DDV à Beyrouth
Pauvre Liban. Pauvre Liban. Pauvre Liban. Nous ne nous laisserons pas aller sur ce blog à nos commentaires qui expriment colère et révolte... nous le faisons sur notre autre blog... il est bien que Dominique de Villepin se rende à Beyrouth pour exprimer notre solidarité et notre chagrin au Peuple Libanais. Nous transmettons notre Amitié et notre soutien au site Libanvision... avec une pensée particulière au Webmaster Monsieur Jean-Michel Druart... dont nous partageons la douleur et la vision sur la propagation du chaos par l'axe sionisto-américain. D'autant que pour nous, cette intrusion nous ramène à de bien tristes souvenirs. En 1982, notre cousine mariée à un Libanais nous téléphonait au milieu des bombardements, nous décrivant la désolation de Beyrouth, les vitres de la maison où elle vivait avaient volé en éclats sous l'impact des missiles. Ils ont du quitter précipitamment le pays, la valise à la main. Ils ont tout perdu par la faute de cette guerre et il leur a fallu trois ans de galère pour reconstruire quelque chose ailleurs... nous ne pouvons donc soutenir cette agression dont le seul but est de détruire un pays sous le faux prétexte de sauver des soldats israéliens.
Dominique de Villepin en visite éclair à Beyrouth
Dominique de Villepin s'est rendu lundi à Beyrouth pour exprimer la "solidarité de la France" au peuple libanais, au moment où devaient débuter les premières évacuations de Français au Liban, en proie aux violents affrontements opposant Israël au Hezbollah.
Le Premier ministre a quitté Paris en fin de matinée, à l'issue d'une deuxième réunion à Matignon sur la situation au Liban, avec le chef de la diplomatie française Philippe Douste-Blazy et la ministre de la Défense Michèle Alliot-Marie.
Matignon s'est contenté d'un bref communiqué à l'issue de cette réunion annonçant le déplacement du Premier ministre et précisant que cette réunion a permis de "faire le point sur la situation au Liban". "Ils ont examiné la mise en place du dispositif permettant aux Français qui le souhaitent de partir du Liban, notamment le premier ferry affrété à la demande des autorités françaises qui doit partir de Beyrouth ce lundi soir, mais également les moyens militaires qui sont en cours d'acheminement vers Chypre", indique le communiqué.
Depuis Saint-Pétersbourg (Russie), où Jacques Chirac participe au sommet du G8, la présidence française avait annoncé dans la matinée que M. de Villepin allait se rendre à Beyrouth, à la demande du chef de l'Etat, pour exprimer "le soutien de la France" au peuple libanais.

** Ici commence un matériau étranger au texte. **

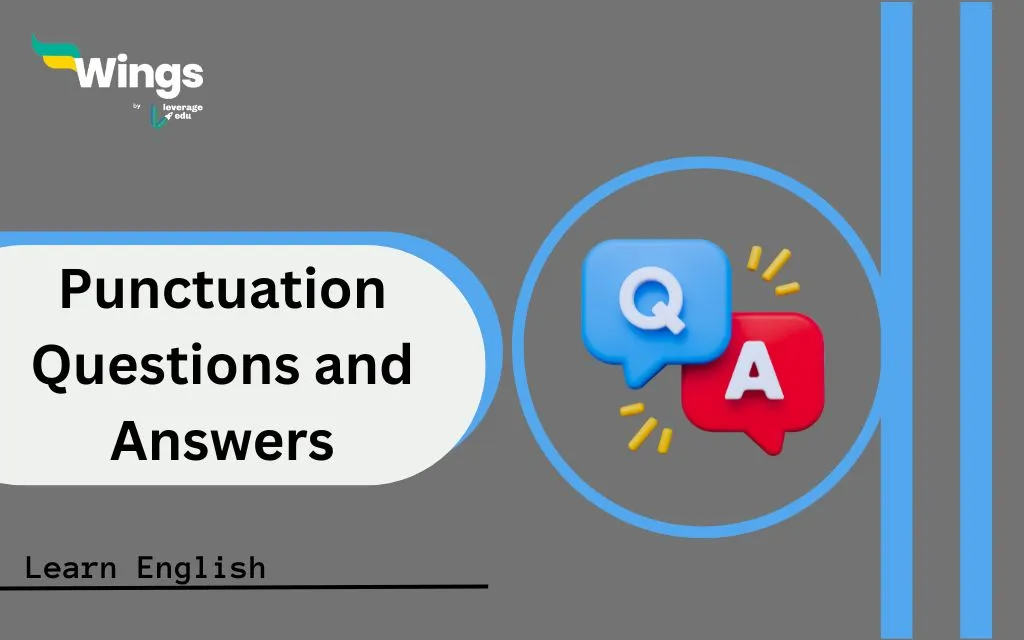 Wings
by leverage edu

Punctuation Questions and Answers

Q
A

Learn English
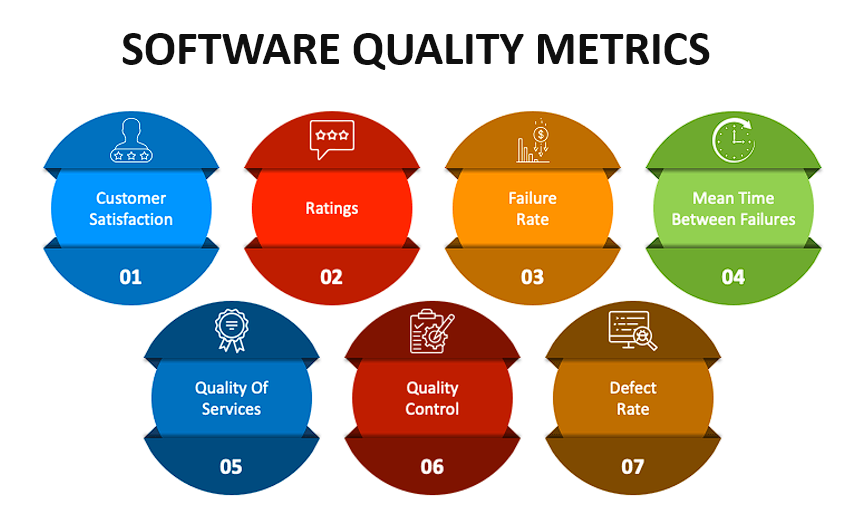 SOFTWARE QUALITY METRICS

Customer Satisfaction
01

Ratings
02

Failure Rate
03

Mean Time Between Failures
04

Quality Of Services
05

Quality Control
06

Defect Rate
07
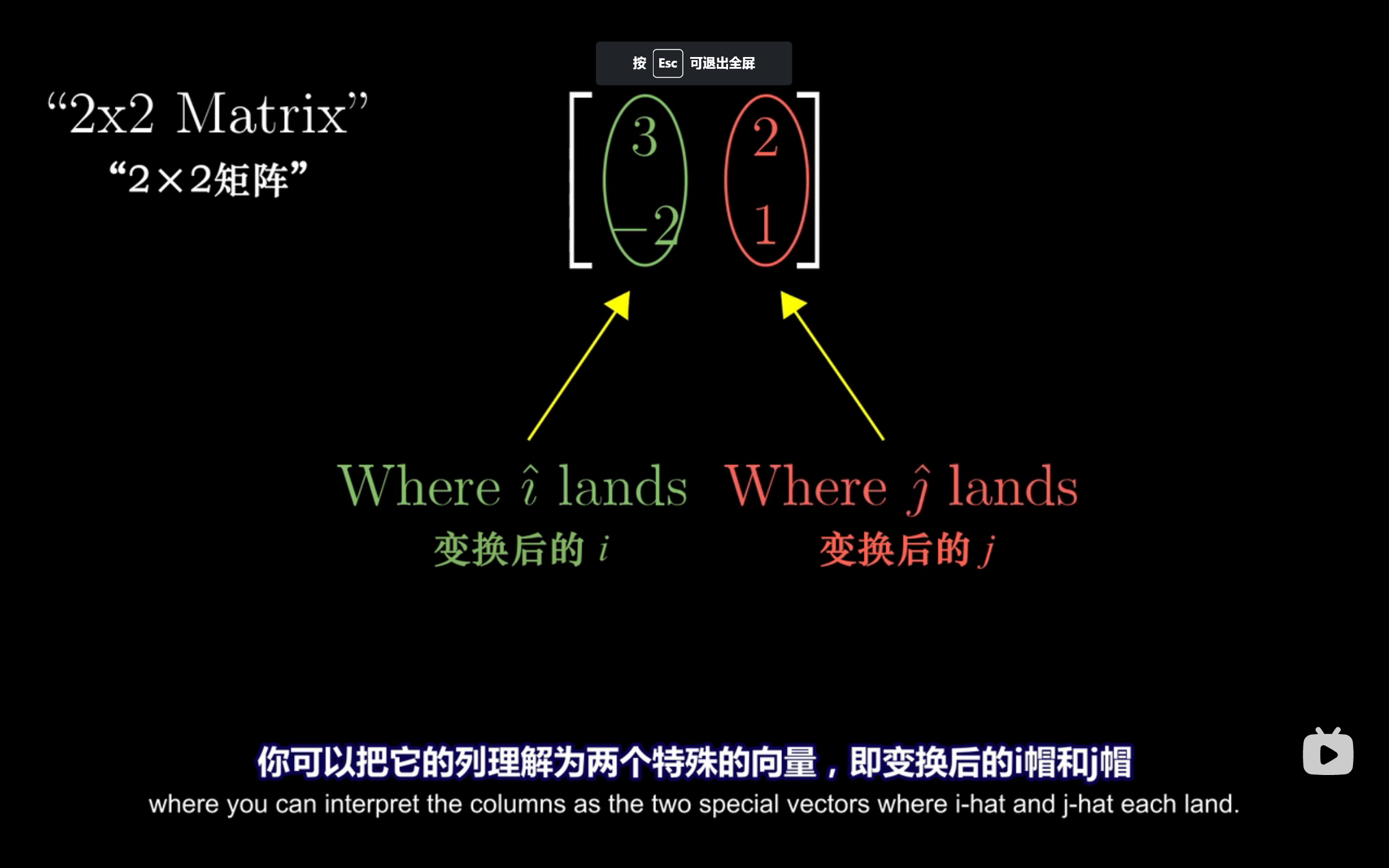 按 Esc 可退出全屏

“2x2 Matrix”
“2×2矩阵”

$\begin{bmatrix} 3 & 2 \\ -2 & 1 \end{bmatrix}$

Where $\hat{\imath}$ lands
变换后的 $i$

Where $\hat{\jmath}$ lands
变换后的 $j$

你可以把它的列理解为两个特殊的向量，即变换后的i帽和j帽
where you can interpret the columns as the two special vectors where i-hat and j-hat each land.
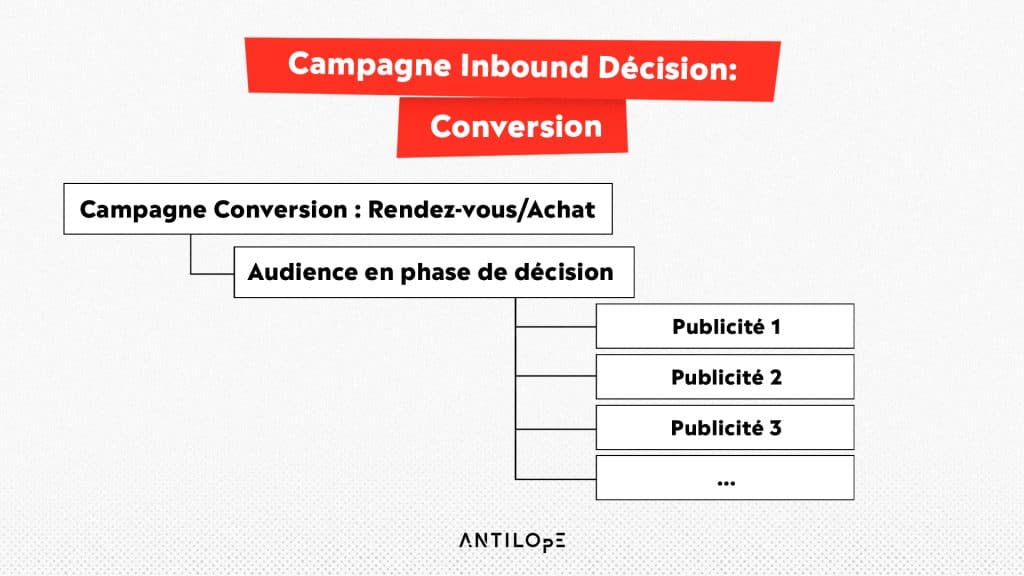 Campagne Inbound Décision:
Conversion

Campagne Conversion : Rendez-vous/Achat

Audience en phase de décision

Publicité 1

Publicité 2

Publicité 3

...

ANTILOPE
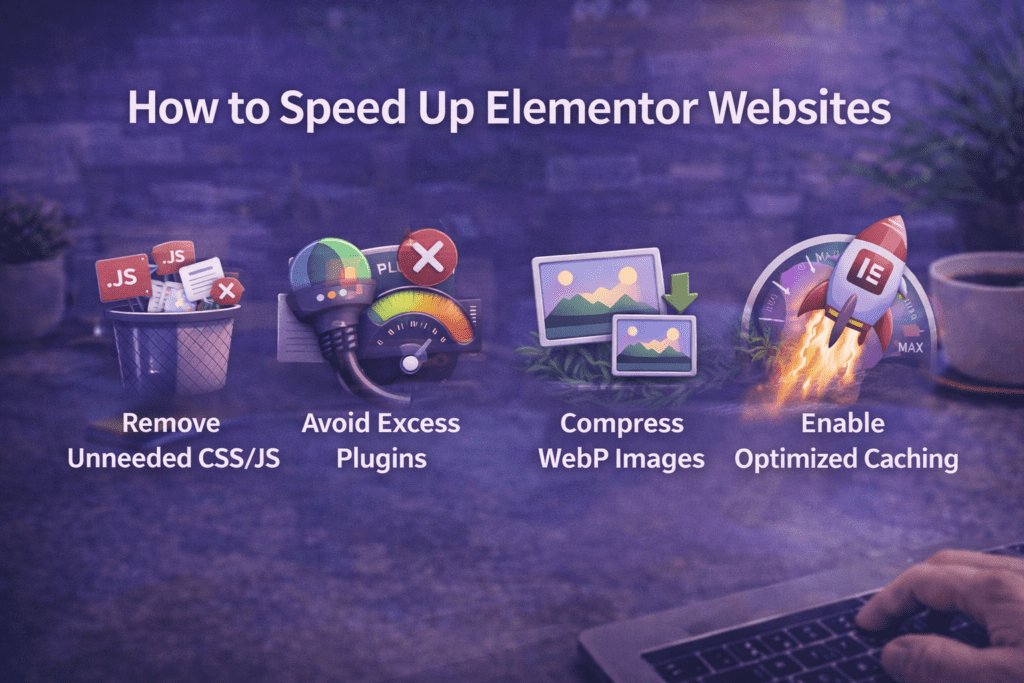 How to Speed Up Elementor Websites

.JS
.JS

PL

MAX

Remove Unneeded CSS/JS

Avoid Excess Plugins

Compress WebP Images

Enable Optimized Caching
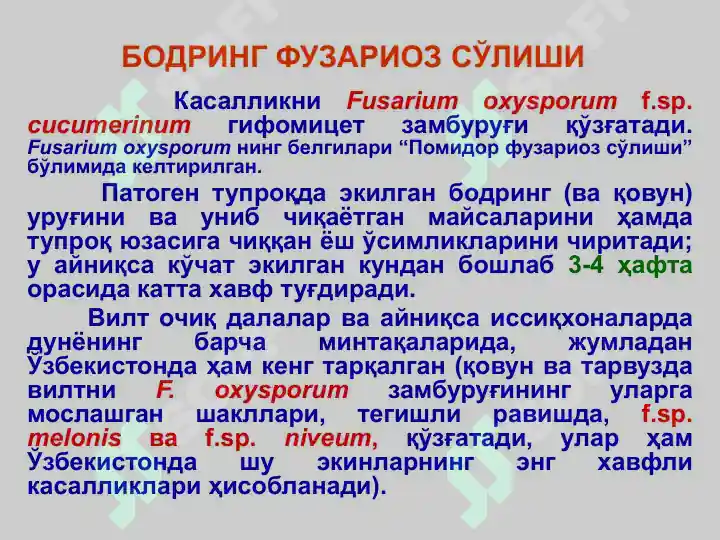 БОДРИНГ ФУЗАРИОЗ СЎЛИШИ

Касалликни Fusarium oxysporum f.sp. cucumerinum гифомицет замбуруғи қўзғатади. Fusarium oxysporum нинг белгилари “Помидор фузариоз сўлиши” бўлимида келтирилган.

Патоген тупроқда экилган бодринг (ва қовун) уруғини ва униб чиқаётган майсаларини ҳамда тупроқ юзасига чиққан ёш ўсимликларини чиритади; у айниқса кўчат экилган кундан бошлаб 3-4 ҳафта орасида катта хавф туғдиради.

Вилт очиқ далалар ва айниқса иссиқхоналарда дунёнинг барча минтақаларида, жумладан Ўзбекистонда ҳам кенг тарқалган (қовун ва тарвузда вилтни F. oxysporum замбуруғининг уларга мослашган шакллари, тегишли равишда, f.sp. melonis ва f.sp. niveum, қўзғатади, улар ҳам Ўзбекистонда шу экинларнинг энг хавфли касалликлари ҳисобланади).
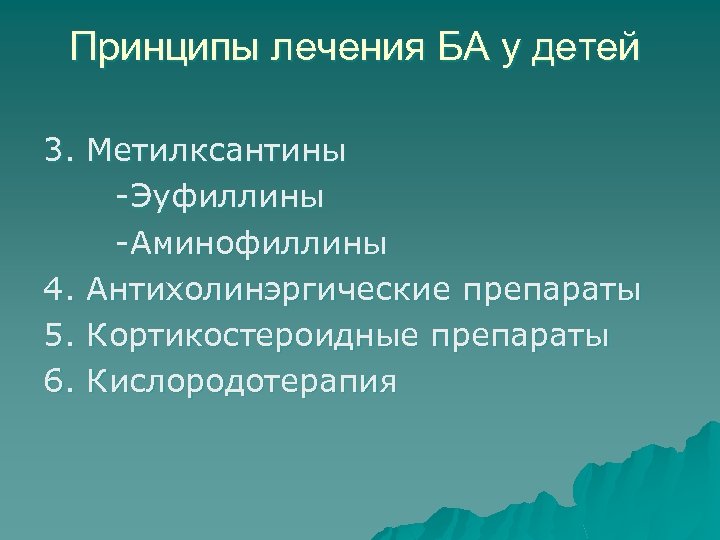 Принципы лечения БА у детей

3. Метилксантины
-Эуфиллины
-Аминофиллины
4. Антихолинэргические препараты
5. Кортикостероидные препараты
6. Кислородотерапия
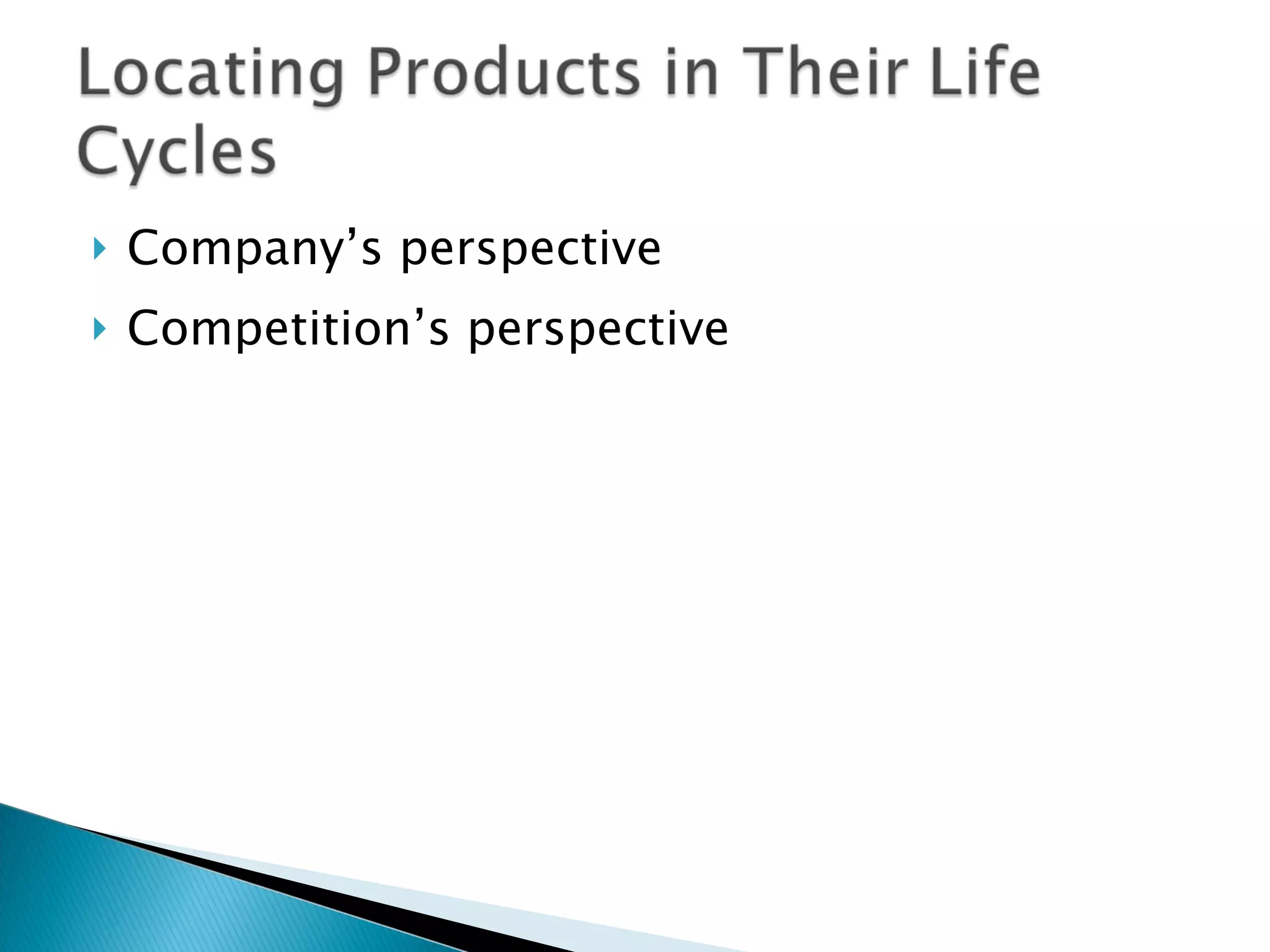 Locating Products in Their Life Cycles

Company’s perspective

Competition’s perspective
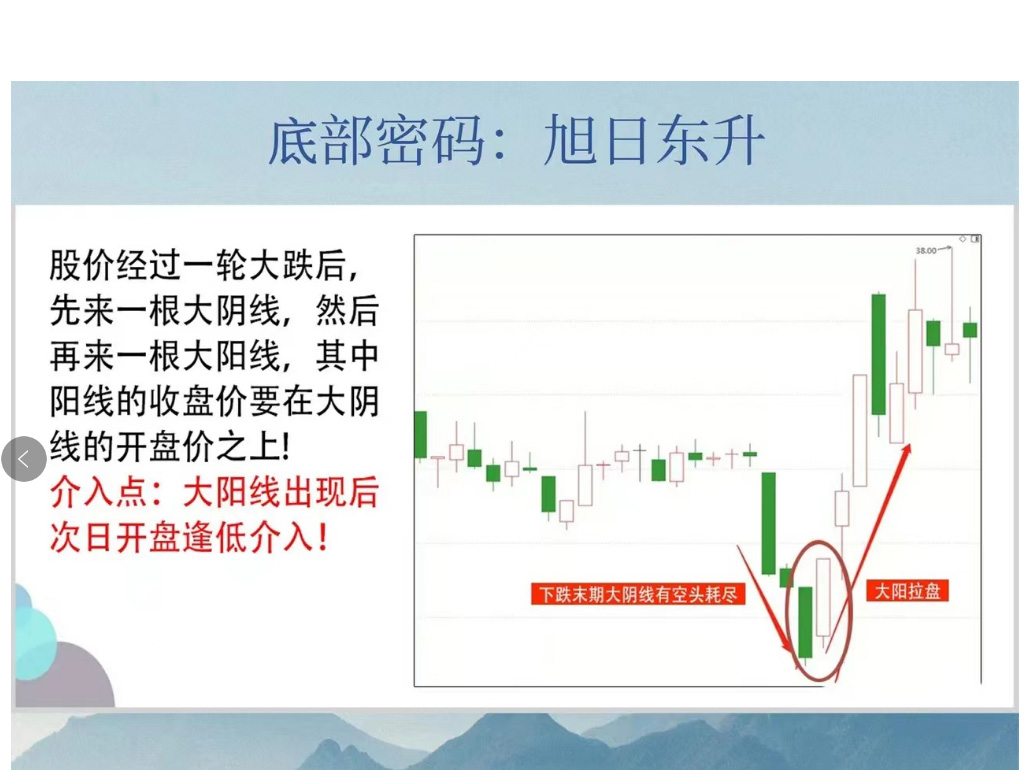 底部密码：旭日东升

股价经过一轮大跌后，先来一根大阴线，然后再来一根大阳线，其中阳线的收盘价要在大阴线的开盘价之上！

介入点：大阳线出现后次日开盘逢低介入！

38.00

下跌末期大阴线有空头耗尽

大阳拉盘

Au cours de cette visite éclair, il doit rencontrer son homologue Fouad Siniora, afin de "lui exprimer le soutien de la France et la solidarité du peuple français avec le peuple libanais dans l'épreuve". Dimanche, les huit grandes puissances mondiales avaient lancé un appel à Israël comme au Hamas et au Hezbollah à cesser leurs hostilités pour enrayer la spirale de la violence au Proche-Orient. La visite du chef du gouvernement français à Beyrouth intervient le jour même où le Liban a été frappé par de nouveaux raids israéliens en riposte dure aux tirs de roquettes du Hezbollah sur son territoire.
Au sixième jour de l'offensive israélienne, l'armée a intensifié ses raids contre de nombreux objectifs au Liban dont le port de Beyrouth, tuant au moins 19 personnes, alors que le Hezbollah a tiré des dizaines de roquettes sur le nord de l'Etat juif. Au total, 12 personnes ont péri en Israël dans les tirs de roquettes par le Hezbollah. Au Liban, l'opération israélienne a déjà fait au moins 167 morts et 400 blessés depuis son lancement le 12 juillet en riposte à la capture de deux soldats israéliens par le Hezbollah et la mort de huit autres à la frontière. Sept Canadiens ont été tués et trois autres blessés dimanche dans les bombardements israéliens, tandis que des centaines d'étrangers fuyant le Liban ont commencé à arriver en Europe.
La France, qui compte quelque 20.000 ressortissants dans ce pays, a mis en place dès samedi un important dispositif civil et militaire pour préparer une évacuation de grande envergure. Un ferry grec de 800 à 1.600 places affrété par la France, devait arriver à la mi-journée au large de Beyrouth, en vue du rapatriement de quelque 2.000 personnes. Cette vaste opération mobilise outre ce ferry civil, des avions, deux navires de guerre, des hélicoptères et plus de 800 militaires.
La situation au Liban préoccupe la classe politique française qui s'alarme des risques d'embrasement général au Proche-Orient et réclame des initiatives internationales.